Parallelism not working with HPC load-balancer

jonmaddock commented 3 days ago

I wonder if I might be doing something wrong, but it appears that all of my model evaluations are occurring in serial when I believe they should be occurring in parallel.

If I define my allocation_queue.sh as:

./hq alloc add slurm --time-limit 20m \
                   --idle-timeout 5m \
                   --backlog 1 \
                   --workers-per-alloc 4 \
                   --max-worker-count 4 \
                   --cpus=4 \
                   -- \
...
# other account/partition definitions

and job.sh as:

#HQ --cpus=1
#HQ --time-request=3m
#HQ --time-limit=5m
...

I appear to get 4 workers when running the load-balancer. I then submit some model evaluations using a client which uses the QMCPy UM-Bridge wrapper:

...
integrand = qp.integrand.UMBridgeWrapper(
    true_measure=true_measure, model=model, config=config, parallel=4
)
...

Some jobs are seen to start on the load-balancer, but after a while workers 2, 3 and 4 are all closed (at exactly the idle timeout time). The evaluations are slow and regular. I ssh-ed into each node when all workers were running and found with top that only the first node (i.e. worker 1) had any activity on it. I seem to get the same behaviour with different-sized allocations.

Does anyone have any ideas why this might not be evaluating in parallel, and what I might have done wrong? Thanks!

linusseelinger commented 3 days ago

This looks quite reasonable to me. (@Schlevidon @chun9l do you see anything obvious?)

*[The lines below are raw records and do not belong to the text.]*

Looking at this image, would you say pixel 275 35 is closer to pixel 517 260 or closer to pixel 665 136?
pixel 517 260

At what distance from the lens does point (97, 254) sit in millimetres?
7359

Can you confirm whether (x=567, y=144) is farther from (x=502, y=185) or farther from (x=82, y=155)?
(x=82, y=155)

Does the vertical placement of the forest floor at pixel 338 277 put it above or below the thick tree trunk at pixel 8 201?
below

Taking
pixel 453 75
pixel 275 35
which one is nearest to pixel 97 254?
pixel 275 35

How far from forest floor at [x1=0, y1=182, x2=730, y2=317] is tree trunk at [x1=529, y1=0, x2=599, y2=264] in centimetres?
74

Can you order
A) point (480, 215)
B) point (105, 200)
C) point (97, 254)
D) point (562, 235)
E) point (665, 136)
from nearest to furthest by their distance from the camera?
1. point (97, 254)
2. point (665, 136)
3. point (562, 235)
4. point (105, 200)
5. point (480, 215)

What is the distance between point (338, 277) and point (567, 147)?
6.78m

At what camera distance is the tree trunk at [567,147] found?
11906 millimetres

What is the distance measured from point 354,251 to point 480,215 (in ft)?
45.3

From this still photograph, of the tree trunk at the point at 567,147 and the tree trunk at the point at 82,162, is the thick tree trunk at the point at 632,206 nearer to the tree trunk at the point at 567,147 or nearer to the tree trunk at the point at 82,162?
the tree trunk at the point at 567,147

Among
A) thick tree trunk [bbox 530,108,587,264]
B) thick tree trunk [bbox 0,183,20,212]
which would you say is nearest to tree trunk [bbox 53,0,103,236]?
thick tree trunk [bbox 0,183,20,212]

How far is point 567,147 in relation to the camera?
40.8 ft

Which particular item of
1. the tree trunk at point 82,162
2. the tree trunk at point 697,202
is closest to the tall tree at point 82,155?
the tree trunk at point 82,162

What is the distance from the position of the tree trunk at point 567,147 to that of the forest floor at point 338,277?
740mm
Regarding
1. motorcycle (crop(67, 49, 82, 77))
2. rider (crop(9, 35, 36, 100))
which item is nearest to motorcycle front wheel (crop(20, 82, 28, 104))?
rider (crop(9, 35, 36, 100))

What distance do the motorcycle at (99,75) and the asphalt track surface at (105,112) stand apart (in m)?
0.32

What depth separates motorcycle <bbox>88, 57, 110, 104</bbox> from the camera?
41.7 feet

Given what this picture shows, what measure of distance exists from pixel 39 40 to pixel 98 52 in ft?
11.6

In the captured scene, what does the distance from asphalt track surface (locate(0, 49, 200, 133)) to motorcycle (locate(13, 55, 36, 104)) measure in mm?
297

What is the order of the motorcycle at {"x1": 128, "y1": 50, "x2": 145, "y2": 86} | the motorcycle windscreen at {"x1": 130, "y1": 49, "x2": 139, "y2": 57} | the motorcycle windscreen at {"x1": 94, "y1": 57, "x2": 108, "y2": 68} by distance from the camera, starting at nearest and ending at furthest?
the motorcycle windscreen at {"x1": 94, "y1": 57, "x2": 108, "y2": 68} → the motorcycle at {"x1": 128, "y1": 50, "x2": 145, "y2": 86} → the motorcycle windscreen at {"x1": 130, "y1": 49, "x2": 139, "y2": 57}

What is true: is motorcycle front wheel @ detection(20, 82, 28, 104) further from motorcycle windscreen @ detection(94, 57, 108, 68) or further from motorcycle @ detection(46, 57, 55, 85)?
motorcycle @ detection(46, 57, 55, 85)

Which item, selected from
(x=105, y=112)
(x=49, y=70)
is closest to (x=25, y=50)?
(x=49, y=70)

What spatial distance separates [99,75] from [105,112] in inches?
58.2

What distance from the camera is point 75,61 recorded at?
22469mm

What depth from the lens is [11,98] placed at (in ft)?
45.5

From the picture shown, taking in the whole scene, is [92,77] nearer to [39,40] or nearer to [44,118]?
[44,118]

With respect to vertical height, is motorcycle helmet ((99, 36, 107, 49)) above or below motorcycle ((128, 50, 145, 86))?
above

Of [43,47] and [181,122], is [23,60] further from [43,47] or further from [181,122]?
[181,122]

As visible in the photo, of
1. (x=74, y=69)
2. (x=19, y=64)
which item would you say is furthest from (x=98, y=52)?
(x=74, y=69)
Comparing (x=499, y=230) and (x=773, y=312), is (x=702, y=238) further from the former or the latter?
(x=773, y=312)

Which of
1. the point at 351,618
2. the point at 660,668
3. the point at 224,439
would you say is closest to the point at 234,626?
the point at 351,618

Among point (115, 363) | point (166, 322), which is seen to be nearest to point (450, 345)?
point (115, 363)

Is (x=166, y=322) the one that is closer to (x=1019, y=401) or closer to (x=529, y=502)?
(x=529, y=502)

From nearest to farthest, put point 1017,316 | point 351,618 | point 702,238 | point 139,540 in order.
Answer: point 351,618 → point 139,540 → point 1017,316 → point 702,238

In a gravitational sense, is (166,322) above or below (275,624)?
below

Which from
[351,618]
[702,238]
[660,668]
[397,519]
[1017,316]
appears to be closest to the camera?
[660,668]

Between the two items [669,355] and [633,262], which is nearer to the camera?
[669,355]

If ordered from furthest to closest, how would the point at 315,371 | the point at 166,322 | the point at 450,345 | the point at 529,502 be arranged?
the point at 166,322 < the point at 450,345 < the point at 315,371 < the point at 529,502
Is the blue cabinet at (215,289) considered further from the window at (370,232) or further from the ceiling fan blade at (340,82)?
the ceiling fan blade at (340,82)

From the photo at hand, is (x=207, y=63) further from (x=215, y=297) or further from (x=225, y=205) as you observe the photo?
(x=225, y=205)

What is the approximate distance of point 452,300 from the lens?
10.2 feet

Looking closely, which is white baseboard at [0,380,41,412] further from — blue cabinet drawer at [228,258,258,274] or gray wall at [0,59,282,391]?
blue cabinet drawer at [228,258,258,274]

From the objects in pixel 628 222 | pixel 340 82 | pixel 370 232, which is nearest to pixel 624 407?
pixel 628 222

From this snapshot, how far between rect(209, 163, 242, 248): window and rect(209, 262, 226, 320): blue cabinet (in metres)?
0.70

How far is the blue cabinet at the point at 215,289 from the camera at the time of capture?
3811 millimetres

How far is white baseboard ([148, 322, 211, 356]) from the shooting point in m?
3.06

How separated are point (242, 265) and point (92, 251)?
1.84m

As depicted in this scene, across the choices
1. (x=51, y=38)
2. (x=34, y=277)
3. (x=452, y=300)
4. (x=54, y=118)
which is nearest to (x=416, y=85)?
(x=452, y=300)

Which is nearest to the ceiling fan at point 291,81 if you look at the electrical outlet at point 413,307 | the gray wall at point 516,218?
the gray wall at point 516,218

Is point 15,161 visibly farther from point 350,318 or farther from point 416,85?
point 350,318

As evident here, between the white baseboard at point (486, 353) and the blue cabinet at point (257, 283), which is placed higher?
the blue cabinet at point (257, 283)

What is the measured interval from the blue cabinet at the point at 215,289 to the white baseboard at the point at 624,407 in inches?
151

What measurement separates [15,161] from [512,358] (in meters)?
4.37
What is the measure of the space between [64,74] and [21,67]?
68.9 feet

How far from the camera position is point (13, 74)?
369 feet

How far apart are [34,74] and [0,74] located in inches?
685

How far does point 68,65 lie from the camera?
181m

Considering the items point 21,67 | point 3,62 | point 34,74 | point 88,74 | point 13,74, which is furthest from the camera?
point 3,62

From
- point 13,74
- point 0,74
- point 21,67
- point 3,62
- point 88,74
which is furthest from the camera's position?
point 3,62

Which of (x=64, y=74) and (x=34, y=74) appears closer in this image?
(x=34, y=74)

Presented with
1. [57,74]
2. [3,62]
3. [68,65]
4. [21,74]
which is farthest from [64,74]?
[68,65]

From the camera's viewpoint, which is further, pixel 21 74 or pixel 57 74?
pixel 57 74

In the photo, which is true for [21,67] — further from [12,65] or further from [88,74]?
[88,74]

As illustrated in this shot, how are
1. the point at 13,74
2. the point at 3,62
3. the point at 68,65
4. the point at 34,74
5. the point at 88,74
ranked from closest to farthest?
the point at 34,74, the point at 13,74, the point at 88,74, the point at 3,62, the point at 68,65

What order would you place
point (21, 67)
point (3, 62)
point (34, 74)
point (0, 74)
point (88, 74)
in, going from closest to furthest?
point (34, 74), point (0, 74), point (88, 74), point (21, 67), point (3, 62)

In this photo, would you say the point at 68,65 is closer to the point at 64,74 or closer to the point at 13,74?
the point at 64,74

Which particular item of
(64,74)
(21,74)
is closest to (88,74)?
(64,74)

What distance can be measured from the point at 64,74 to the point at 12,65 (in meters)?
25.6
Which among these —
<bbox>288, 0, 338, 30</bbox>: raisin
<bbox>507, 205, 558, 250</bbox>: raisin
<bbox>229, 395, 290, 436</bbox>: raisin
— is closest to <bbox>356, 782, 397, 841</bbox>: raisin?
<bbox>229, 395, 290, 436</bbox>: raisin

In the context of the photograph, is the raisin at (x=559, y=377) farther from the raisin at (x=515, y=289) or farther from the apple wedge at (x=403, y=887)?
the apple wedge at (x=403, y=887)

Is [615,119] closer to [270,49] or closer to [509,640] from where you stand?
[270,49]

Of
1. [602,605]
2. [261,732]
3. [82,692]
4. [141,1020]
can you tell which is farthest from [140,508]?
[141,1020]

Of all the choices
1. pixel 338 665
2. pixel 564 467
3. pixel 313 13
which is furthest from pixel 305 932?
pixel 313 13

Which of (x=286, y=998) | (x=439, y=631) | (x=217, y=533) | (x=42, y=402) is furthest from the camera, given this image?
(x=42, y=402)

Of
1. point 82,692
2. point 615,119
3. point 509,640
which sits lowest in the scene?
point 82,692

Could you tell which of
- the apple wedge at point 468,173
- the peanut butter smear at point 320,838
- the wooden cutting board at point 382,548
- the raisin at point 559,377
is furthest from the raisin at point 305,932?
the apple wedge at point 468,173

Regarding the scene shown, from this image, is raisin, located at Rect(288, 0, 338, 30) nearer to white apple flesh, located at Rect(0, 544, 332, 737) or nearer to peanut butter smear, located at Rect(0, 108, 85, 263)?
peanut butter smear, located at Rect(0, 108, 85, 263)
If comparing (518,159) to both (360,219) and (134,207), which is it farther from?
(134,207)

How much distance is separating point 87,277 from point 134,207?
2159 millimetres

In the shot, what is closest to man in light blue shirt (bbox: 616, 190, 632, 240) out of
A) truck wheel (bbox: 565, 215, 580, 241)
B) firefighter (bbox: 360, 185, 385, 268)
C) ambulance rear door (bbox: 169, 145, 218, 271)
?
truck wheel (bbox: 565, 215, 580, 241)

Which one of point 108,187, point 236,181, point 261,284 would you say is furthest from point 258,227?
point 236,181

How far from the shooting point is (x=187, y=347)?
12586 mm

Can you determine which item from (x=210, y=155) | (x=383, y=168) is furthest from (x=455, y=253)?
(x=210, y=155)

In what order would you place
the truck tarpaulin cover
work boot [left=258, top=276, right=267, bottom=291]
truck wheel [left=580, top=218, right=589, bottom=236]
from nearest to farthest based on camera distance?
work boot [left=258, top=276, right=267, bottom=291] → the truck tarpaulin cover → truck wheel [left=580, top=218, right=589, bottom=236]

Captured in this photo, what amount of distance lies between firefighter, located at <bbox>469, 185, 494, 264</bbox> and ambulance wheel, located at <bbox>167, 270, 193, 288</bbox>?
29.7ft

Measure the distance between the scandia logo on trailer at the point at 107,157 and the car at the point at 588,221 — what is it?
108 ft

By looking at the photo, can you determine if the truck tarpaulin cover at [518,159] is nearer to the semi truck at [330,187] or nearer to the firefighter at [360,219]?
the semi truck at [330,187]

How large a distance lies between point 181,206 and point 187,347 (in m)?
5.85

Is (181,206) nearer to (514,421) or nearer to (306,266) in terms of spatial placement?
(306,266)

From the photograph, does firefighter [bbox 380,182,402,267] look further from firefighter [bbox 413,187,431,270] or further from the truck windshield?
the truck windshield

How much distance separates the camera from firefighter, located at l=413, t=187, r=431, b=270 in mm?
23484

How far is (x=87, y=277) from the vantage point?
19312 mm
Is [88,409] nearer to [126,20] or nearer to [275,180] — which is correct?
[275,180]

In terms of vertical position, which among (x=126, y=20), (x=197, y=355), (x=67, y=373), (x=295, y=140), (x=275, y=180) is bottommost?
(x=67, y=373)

On the current main branch, we now have a purely SLURM backend of the load balancer available (see https://um-bridge-benchmarks.readthedocs.io/en/docs/umbridge/hpc.html ). Instead of a HQ script, you'll have to set up an equivalent plain SLURM script following the given example. Could you give this a try? That helps diagnose if it's a problem with your HQ configuration or something else (e.g. the client not sending parallel requests).

jonmaddock commented 3 days ago

@linusseelinger thanks for this. I pulled the latest main, rebuilt the load-balancer and created a SLURM job.sh. But now when I try to run load-balancer I get:

$ ./load-balancer --scheduler=slurm
terminate called after throwing an instance of 'std::filesystem::__cxx11::filesystem_error'
  what():  filesystem error: directory iterator cannot open directory: No such file or directory [urls]
Aborted

This wasn't happening before. I have gcc 13.3.0, and it built successfully. I took a guess and created a urls dir, and the error disappeared. Then I get:

$ ./load-balancer --scheduler=slurm
Argument --port not set! Using port 4242 as default.
Waiting for URL file: urls/url-64901833.txt

... and nothing else happens; it doesn't appear to ever start listening on the port for the client.

The job.sh script appears to run fine by itself when submitted via sbatch. Do you have any other ideas? Thank you for your support with this.

linusseelinger commented 3 days ago

@jonmaddock not quite sure what's going on here... how about we continue this on slack? (invite link on main page of umbridge readthedocs page). Might be faster to schedule a quick meeting to look through this together!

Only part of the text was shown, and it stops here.